Fig. 3. — Overexpression of IFN-κ in HPV18-positive cells increases PRR and ISG transcription. HeLa (A and C) or 18-1 (B and C) cells were transfected with 1.5 μg of empty vector pSG5 or the expression vector for IFN-κ (pSG-IFNK). (A and B) PRR and ISG transcript levels were analyzed by qRT-PCR using PGK1 as a reference gene and are presented relative to those in pSG5-transfected cells. The data represent the averages from at least three independent experiments, and error bars indicate the standard errors of the means. (C) Western blot analysis of IFN-κ expression in HeLa and 18-1 cells. Whole-cell lysates were prepared and analyzed by immunoblotting for the presence of IFN-κ and HSP90 as a loading control.

To confirm that IFN-κ also regulated these genes in cells with complete HPV genomes, transfection experiments were carried out with the 18-1 cell line, which displayed low IFN-κ levels (Fig. 2). Consistent with the data obtained with HeLa cells, all investigated genes were induced by IFN-κ (Fig. 3B). However, the extent of induction (1.5- to 2-fold) was much lower than in HeLa cells. This is most likely due to the reduced transfection efficiency of 18-1 compared to HeLa cells, which is reflected by the lower IFN-κ protein amounts upon transfection (Fig. 3C), and possibly also due to the higher levels of endogenous IFN-κ in 18-1 cells. In summary, these data are consistent with IFN-κ being responsible for ISG and pathogen receptor expression in HPV-positive keratinocytes.

IFN-κ expression is inhibited by the E6 protein.

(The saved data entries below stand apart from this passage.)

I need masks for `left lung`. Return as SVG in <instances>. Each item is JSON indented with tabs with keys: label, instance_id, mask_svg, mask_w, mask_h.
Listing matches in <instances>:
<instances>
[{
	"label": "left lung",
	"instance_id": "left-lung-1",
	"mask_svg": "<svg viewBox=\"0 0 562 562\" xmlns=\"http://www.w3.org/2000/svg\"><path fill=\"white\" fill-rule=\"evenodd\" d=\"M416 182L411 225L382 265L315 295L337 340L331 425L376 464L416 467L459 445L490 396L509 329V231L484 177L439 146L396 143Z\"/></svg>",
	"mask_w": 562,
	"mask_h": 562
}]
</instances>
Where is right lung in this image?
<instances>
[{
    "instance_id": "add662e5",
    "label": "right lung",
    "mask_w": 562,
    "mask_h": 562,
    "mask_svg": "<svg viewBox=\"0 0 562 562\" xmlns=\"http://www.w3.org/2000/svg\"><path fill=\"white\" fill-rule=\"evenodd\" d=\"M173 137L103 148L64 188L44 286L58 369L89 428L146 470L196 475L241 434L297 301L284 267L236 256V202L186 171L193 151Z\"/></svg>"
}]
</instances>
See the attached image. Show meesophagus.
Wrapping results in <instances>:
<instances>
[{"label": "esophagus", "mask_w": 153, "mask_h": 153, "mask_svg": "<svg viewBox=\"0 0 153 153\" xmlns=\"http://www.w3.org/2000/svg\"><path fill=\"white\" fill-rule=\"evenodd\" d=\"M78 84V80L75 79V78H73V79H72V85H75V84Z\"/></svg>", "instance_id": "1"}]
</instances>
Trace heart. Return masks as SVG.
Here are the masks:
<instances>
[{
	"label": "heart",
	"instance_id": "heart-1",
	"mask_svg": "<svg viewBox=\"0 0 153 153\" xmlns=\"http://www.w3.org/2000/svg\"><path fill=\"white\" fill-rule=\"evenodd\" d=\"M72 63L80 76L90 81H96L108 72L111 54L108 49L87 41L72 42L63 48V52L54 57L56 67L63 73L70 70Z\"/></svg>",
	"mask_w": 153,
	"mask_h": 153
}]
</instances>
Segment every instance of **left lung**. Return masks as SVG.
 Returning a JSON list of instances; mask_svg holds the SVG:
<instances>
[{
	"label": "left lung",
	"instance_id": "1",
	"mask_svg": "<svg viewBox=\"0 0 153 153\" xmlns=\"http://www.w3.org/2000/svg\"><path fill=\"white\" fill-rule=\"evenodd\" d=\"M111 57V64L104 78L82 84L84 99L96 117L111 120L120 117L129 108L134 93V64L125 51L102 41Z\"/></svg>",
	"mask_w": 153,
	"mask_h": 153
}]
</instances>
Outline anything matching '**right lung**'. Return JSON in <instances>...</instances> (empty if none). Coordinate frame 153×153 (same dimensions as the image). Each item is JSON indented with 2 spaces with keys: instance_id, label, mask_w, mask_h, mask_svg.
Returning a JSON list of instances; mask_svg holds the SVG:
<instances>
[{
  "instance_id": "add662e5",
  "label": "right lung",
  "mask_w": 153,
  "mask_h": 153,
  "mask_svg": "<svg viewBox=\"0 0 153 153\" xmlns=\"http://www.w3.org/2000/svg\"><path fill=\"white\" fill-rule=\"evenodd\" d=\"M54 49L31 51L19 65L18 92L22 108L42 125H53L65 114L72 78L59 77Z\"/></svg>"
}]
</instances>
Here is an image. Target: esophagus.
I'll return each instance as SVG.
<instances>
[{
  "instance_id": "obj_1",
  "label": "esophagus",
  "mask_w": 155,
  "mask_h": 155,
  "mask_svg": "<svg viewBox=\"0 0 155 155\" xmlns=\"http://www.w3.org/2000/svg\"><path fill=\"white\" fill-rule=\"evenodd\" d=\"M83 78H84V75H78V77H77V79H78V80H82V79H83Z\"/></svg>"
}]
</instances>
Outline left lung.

As ISG levels are reduced in HPV16 E6/E7 cells and the inhibition of IFN-κ in cervical cancer cells has been linked to the expression of HPV16 E6 (32, 37), we tested whether HR-HPV E6/E7 expression is sufficient to inhibit IFN-κ expression. Using cells from two donors, human keratinocyte lines that express HPV16 E6/E7, HPV18 E6/E7, and HPV31 E6/E7 from retroviral vectors were established and analyzed for IFN-κ expression. As can be seen in Fig. 4, IFN-κ expression is reduced ∼10-fold by HPV16 E6/E7, 7-fold by HPV18 E6/E7, and ∼2-fold by HPV31 E6/E7. This suggested that the expression of the HR-HPV oncogenes is sufficient to reduce IFN-κ expression in keratinocytes. To evaluate the individual contributions of the E6 and E7 oncoproteins, we generated keratinocytes that express only HPV18 E6 or E7, as the HPV16 E6/E7 proteins have been shown to have additional activities compared to HPV18 E6/E7 that interfere with innate immunity pathways (18, 38). HPV18 E6 and E7 were introduced by retroviral delivery into normal human keratinocytes from different donors, and upon drug selection RNA was isolated to analyze IFN-κ expression. Both E6 and E7 reduced IFN-κ levels compared to those in normal keratinocytes (Fig. 5A). However, E6 reduced IFN-κ levels to 27%, whereas E7 inhibited levels to only 62%. This suggested that IFN-κ levels are regulated mainly by E6. To gain further insight into the molecular mechanism, we constructed an E6 mutant (E6fl) which can produce only full-length E6 and not the short E6* due to the mutation of the internal splice donor site and an E6 mutant (E6 PDZ mt) in which the C-terminal binding domain for cellular PDZ proteins is mutated. Pulldown experiments using recombinant E6 proteins from Escherichia coli confirmed that the PDZ binding domain mutation specifically abolishes the interaction of E6 with PDZ proteins hDlg and scribble but not that with E6AP (Fig. 5B). Inhibition of IFN-κ expression was further reduced to 16% when only the full-length form of E6 was expressed but was unchanged by the inactivation of the PDZ domain (Fig. 5A). This strongly suggests that the full-length form of E6 is responsible for IFN-κ inhibition and that PDZ binding partners of HPV18 E6 do not contribute to inhibition.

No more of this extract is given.